12月4日(現地時間)、ヴェルサーチェ(Versace)のクリエイティブディレクターを務めているダリオ・ヴィターレ(Dario Vitale) が、着任からわずか数カ月でブランドを去ることが明らかになった。Business of Fashionの報道によると、退任日は12月12日付で、プラダ・グループ(Prada Group)は今回の決定を「双方の合意によるもの」と説明している。
ヴェルサーチェ以前のヴィターレは、ミュウミュウ(Miu Miu)でキャリアを築き、ミウッチャ・プラダ(Miuccia Prada) の右腕として長年デザインを支えてきた。プラダ グループにおける豊富な経験を持つ彼の起用は、当初からブランド刷新の象徴として受け止められていた。
また就任時には、ブランド史上初となる“ファミリー外のクリエイティブ指揮官”として大きな注目を集めたが、9月のミラノ・ファッションウィークで発表したコレクションが、惜しくも最初にして最後のランウェイとなった。

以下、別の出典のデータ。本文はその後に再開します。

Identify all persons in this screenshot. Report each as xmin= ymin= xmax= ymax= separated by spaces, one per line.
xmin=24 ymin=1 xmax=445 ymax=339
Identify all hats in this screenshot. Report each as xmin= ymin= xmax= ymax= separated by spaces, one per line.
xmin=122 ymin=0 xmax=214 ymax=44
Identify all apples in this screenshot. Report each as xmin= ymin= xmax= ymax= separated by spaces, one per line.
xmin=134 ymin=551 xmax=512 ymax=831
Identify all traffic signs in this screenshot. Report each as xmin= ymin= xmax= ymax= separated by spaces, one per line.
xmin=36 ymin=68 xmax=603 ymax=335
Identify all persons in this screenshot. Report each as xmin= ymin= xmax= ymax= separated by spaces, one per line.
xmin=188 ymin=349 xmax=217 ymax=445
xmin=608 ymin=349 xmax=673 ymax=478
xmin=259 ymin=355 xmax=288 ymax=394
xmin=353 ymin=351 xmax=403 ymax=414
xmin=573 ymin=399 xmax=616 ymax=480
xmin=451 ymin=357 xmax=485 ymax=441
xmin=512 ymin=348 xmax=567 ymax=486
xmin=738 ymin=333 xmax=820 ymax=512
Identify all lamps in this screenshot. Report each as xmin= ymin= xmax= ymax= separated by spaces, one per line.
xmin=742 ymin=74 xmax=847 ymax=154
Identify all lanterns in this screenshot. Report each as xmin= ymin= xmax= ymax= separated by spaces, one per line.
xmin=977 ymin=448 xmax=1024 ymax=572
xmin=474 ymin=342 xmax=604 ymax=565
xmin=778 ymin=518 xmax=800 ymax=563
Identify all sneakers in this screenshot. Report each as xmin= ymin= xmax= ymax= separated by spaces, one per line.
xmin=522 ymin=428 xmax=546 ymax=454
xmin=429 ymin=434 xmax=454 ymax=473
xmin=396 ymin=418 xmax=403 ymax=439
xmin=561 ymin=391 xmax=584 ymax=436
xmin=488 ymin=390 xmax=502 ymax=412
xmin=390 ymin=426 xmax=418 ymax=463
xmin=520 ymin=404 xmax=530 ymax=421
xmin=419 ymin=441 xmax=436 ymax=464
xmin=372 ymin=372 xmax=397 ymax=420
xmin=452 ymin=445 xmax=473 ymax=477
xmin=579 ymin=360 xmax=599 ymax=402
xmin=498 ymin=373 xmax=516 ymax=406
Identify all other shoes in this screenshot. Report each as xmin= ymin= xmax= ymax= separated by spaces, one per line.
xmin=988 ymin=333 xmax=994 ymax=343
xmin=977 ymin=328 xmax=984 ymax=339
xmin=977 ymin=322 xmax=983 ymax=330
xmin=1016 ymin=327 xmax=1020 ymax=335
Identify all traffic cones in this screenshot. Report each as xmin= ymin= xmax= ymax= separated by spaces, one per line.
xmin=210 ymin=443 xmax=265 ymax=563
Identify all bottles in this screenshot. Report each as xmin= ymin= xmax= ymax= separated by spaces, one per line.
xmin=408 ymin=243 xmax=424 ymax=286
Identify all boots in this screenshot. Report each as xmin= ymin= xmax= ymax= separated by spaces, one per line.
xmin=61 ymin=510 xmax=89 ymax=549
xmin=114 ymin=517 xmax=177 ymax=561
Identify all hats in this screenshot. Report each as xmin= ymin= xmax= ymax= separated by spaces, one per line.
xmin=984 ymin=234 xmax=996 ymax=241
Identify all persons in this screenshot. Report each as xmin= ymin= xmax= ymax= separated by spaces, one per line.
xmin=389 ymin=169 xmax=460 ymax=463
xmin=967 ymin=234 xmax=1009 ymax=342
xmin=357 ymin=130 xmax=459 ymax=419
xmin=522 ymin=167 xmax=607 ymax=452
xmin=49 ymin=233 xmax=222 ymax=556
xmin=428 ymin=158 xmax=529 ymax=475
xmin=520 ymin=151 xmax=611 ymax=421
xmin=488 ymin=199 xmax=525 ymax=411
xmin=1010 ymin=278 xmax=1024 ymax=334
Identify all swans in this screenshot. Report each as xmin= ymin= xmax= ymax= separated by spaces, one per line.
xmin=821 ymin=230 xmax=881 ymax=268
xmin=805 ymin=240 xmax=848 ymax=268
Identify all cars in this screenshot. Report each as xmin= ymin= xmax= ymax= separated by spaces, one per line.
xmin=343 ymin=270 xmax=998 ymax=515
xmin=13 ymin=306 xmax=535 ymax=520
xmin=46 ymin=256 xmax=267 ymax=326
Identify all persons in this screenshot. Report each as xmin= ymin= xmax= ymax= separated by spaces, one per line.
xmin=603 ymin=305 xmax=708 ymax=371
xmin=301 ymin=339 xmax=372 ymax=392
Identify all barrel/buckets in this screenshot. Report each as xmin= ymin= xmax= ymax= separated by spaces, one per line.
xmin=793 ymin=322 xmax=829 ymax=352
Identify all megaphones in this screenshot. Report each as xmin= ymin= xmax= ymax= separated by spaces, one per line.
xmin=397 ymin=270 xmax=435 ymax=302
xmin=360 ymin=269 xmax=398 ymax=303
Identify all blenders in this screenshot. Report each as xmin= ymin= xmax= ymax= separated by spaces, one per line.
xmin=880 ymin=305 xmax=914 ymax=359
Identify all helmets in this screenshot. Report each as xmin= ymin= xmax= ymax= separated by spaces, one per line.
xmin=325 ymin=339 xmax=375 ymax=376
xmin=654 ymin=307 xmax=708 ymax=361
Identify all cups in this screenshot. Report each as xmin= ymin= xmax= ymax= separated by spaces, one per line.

そのデビューコレクションでは、鮮やかなデニム、装飾的なブラトップ、タイトで彫刻的なシルエットといった、ブランドのDNAをヴィターレ流に再構築したルックが並んだ。1980年代の美学を現代的に再解釈したプロポーションと素材使いが際立ち、主要リテーラーからの評価も高かったとされている。
プラダによる買収完了直後の退任発表
今回の退任発表は、プラダ・グループがカプリ・ホールディングス(Capri Holdings)からヴェルサーチェを、12億5,000万ユーロで正式に買収したわずか2日後に行われたものだ。
買収完了を受け、グループの後継者である ロレンツォ・ベルテッリ(Lorenzo Bertelli) が、ヴェルサーチェのエグゼクティブ・チェアマンに就任。トップマネジメントを刷新し、新たな組織体制へと移行する布石が打ち出されている。
なお、ヴィターレ後任について、「新たなクリエイティブ体制は適切な時期に発表される」とコメント。新体制が整うまでの間、デザインチームはエマニュエル・ギンツバーガー(Emmanuel Gintzburger) CEOの指揮下で業務を継続するとされる。